**What the task asks**
Gather each line from the items below that contains the word "scene".

**Listed entries**

───

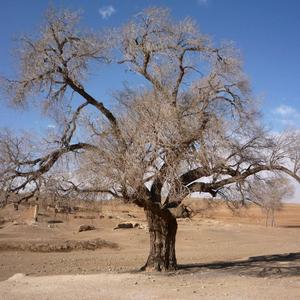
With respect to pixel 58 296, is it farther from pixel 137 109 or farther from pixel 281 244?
pixel 281 244

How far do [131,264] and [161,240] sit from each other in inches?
251

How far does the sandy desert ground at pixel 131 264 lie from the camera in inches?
500

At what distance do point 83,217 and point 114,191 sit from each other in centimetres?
3251

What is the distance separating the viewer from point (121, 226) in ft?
131

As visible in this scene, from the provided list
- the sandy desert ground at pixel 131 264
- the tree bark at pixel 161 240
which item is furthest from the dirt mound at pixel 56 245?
the tree bark at pixel 161 240

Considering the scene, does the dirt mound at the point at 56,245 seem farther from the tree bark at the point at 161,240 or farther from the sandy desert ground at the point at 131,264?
the tree bark at the point at 161,240

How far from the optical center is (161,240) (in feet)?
56.5

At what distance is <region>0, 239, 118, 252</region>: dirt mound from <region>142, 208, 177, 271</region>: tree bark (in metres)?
12.9

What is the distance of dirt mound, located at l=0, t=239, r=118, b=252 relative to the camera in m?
28.6

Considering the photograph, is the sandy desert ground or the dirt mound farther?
the dirt mound

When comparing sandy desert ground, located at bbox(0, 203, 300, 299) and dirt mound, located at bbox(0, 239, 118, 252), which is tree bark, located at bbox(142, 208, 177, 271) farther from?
dirt mound, located at bbox(0, 239, 118, 252)

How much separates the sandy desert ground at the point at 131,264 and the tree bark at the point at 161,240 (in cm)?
72

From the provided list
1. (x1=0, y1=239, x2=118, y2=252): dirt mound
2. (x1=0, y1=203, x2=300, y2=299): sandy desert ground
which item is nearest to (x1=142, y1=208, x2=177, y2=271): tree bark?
(x1=0, y1=203, x2=300, y2=299): sandy desert ground

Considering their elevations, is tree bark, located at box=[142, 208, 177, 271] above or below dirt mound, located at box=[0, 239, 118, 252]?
above
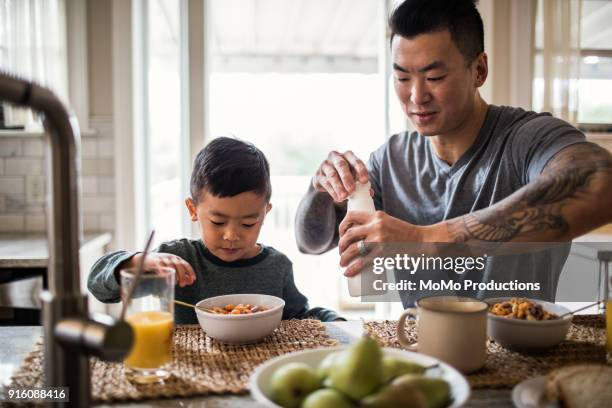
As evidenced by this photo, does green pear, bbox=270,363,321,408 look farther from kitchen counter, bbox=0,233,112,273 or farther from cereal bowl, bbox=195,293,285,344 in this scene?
kitchen counter, bbox=0,233,112,273

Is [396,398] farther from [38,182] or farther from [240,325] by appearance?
[38,182]

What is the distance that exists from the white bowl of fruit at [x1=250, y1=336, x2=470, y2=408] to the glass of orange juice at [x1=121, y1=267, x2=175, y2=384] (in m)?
0.23

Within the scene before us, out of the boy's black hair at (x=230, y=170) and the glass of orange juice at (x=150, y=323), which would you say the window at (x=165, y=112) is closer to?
the boy's black hair at (x=230, y=170)

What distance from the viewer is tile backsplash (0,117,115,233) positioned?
103 inches

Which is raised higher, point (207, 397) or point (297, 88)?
point (297, 88)

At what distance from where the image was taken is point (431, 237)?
4.01 ft

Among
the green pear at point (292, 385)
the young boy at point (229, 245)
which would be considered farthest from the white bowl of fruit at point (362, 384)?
the young boy at point (229, 245)

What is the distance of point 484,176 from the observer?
5.57ft

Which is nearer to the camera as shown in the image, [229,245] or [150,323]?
[150,323]

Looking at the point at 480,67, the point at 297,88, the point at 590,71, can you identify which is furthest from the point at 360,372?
the point at 297,88

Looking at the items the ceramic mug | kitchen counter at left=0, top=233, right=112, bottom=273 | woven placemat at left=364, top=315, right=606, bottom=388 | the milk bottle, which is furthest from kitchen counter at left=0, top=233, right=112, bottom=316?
the ceramic mug

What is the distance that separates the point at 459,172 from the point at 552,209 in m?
0.54

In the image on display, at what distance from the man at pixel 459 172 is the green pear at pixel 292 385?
561mm

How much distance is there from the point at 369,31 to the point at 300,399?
206 inches
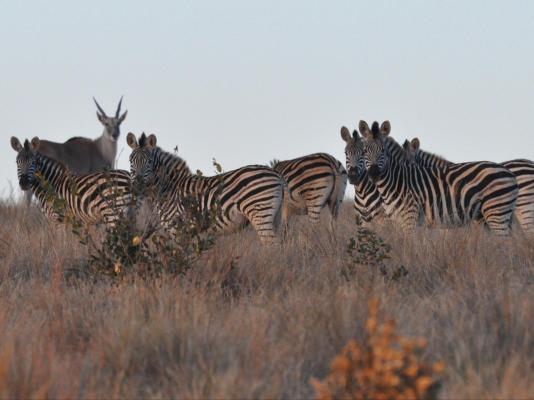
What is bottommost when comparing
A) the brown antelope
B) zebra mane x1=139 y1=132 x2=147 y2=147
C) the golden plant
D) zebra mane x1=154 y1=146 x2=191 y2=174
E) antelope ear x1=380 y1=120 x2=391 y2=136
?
the golden plant

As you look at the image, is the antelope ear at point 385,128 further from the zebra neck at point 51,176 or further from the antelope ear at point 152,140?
the zebra neck at point 51,176

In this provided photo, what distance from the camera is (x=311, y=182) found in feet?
48.7

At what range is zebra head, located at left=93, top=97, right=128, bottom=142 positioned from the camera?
25.0 m

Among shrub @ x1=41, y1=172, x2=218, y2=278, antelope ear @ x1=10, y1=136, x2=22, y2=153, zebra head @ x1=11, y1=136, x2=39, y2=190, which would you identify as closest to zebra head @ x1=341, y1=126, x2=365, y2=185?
shrub @ x1=41, y1=172, x2=218, y2=278

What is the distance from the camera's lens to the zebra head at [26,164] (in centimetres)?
1424

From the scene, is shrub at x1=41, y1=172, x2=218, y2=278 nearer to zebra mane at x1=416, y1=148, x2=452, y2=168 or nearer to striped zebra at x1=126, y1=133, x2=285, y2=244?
striped zebra at x1=126, y1=133, x2=285, y2=244

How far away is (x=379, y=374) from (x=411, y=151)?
869 centimetres

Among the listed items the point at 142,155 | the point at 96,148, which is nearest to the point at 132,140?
the point at 142,155

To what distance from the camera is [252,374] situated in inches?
195

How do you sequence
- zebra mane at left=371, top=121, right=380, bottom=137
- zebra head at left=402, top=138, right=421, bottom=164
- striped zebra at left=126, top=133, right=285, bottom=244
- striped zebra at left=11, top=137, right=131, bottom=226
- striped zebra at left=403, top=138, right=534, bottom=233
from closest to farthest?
1. striped zebra at left=126, top=133, right=285, bottom=244
2. zebra mane at left=371, top=121, right=380, bottom=137
3. zebra head at left=402, top=138, right=421, bottom=164
4. striped zebra at left=11, top=137, right=131, bottom=226
5. striped zebra at left=403, top=138, right=534, bottom=233

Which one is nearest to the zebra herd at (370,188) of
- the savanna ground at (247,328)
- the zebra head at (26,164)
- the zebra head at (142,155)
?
the zebra head at (142,155)

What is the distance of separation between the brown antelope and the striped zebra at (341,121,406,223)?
11.4 meters

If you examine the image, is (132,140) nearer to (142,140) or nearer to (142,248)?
(142,140)

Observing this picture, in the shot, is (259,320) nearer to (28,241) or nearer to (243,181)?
(28,241)
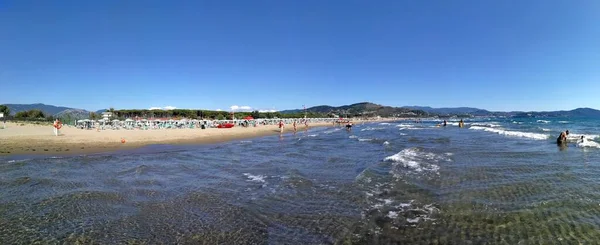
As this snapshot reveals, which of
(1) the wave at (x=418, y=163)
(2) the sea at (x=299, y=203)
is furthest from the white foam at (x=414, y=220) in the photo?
(1) the wave at (x=418, y=163)

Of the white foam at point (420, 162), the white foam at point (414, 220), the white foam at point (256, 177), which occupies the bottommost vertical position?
the white foam at point (420, 162)

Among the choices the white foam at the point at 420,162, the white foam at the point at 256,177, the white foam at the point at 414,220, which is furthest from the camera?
the white foam at the point at 420,162

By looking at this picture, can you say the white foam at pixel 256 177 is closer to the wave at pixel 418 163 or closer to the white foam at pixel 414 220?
the wave at pixel 418 163

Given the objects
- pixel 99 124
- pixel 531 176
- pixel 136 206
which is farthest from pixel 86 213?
pixel 99 124

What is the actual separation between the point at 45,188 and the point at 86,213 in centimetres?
336

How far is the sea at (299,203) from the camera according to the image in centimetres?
607

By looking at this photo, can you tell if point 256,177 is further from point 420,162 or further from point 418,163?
point 420,162

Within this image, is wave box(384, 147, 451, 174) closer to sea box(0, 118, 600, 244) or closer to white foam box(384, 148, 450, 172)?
white foam box(384, 148, 450, 172)

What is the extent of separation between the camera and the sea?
607 centimetres

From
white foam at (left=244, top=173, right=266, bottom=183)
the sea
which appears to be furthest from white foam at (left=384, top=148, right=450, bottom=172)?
white foam at (left=244, top=173, right=266, bottom=183)

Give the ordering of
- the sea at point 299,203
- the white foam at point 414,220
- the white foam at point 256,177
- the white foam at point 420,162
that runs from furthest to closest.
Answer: the white foam at point 420,162 → the white foam at point 256,177 → the white foam at point 414,220 → the sea at point 299,203

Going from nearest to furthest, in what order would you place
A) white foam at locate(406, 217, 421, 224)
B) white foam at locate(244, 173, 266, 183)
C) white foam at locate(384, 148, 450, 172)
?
white foam at locate(406, 217, 421, 224)
white foam at locate(244, 173, 266, 183)
white foam at locate(384, 148, 450, 172)

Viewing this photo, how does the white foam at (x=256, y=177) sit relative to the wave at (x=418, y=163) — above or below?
above

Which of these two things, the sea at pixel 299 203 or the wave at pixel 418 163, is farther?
the wave at pixel 418 163
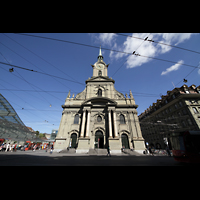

───

**Complete output**
As visible in this scene, from the provided list
Considering the scene, does the dirt mound at the point at 56,245 seem farther from the tree bark at the point at 161,240 or farther from the sandy desert ground at the point at 131,264?
As evidenced by this photo, does green pear, bbox=270,363,321,408 look farther from kitchen counter, bbox=0,233,112,273 or farther from cereal bowl, bbox=195,293,285,344 in this scene?
Within the scene before us, out of the boy's black hair at (x=230, y=170) and the glass of orange juice at (x=150, y=323), which would you say the window at (x=165, y=112) is closer to?
From the scene, is shrub at x1=41, y1=172, x2=218, y2=278 nearer to zebra mane at x1=416, y1=148, x2=452, y2=168 or nearer to striped zebra at x1=126, y1=133, x2=285, y2=244?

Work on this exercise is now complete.